** Begin Information given **
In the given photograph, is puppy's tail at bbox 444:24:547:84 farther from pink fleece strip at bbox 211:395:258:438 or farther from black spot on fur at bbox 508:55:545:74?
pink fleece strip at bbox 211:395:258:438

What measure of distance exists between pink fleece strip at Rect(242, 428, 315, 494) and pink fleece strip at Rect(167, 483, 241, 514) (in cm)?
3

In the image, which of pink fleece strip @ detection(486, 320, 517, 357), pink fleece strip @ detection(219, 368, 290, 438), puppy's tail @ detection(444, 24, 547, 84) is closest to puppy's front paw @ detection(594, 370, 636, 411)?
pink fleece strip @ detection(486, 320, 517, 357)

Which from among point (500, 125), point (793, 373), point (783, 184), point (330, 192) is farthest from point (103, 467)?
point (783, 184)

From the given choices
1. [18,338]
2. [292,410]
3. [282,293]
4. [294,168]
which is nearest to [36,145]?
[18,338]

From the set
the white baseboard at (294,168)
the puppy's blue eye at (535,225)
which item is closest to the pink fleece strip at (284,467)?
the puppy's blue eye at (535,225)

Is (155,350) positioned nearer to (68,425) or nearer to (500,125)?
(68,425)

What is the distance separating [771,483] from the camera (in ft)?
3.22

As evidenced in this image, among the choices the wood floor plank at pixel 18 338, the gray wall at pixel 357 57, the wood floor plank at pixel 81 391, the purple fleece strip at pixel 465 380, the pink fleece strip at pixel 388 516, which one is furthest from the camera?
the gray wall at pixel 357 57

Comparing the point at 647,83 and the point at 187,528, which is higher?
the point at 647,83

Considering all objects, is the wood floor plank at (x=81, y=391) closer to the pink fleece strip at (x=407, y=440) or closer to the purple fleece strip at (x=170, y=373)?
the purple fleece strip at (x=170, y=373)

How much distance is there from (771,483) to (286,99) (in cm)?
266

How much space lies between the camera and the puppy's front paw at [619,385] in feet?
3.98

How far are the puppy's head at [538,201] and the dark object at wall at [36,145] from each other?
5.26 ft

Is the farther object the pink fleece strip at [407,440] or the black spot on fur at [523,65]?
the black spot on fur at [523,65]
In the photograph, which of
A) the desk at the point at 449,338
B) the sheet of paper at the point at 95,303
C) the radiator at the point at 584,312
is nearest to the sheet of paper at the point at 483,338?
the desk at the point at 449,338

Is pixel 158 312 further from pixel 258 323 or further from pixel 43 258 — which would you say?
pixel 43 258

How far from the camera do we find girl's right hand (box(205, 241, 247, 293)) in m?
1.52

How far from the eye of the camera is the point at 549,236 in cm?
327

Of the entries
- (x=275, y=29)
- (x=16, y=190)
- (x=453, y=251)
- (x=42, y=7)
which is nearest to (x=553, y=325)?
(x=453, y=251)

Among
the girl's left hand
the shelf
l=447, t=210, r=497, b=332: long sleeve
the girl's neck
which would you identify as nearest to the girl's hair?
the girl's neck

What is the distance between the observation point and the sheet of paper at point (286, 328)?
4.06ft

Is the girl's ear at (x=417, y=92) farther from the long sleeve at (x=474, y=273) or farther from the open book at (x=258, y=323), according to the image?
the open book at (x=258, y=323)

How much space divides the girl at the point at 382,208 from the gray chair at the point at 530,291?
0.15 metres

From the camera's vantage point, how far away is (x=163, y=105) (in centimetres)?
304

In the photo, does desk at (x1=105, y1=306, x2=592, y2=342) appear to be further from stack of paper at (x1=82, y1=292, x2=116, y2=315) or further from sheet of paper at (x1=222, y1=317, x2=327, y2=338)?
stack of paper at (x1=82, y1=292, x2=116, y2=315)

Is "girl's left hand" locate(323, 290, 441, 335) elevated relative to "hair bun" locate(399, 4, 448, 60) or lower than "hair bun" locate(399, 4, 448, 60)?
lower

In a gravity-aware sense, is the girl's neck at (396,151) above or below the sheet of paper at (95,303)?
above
** End Information given **
Required work
All lines from the one with "How much space divides" through the final line above are to be quoted exactly; quote no other line.

Output for this exercise
How much space divides the girl at the point at 382,208 from the gray chair at the point at 530,291?
0.15 metres

From the camera's vantage point, how far away is (x=163, y=105) (in centimetres)?
304

In the photo, does desk at (x1=105, y1=306, x2=592, y2=342) appear to be further from stack of paper at (x1=82, y1=292, x2=116, y2=315) or further from sheet of paper at (x1=222, y1=317, x2=327, y2=338)?
stack of paper at (x1=82, y1=292, x2=116, y2=315)

Is "girl's left hand" locate(323, 290, 441, 335) elevated relative to "hair bun" locate(399, 4, 448, 60) or lower than "hair bun" locate(399, 4, 448, 60)?
lower

In a gravity-aware sense, is the girl's neck at (396,151) above or below the sheet of paper at (95,303)?
above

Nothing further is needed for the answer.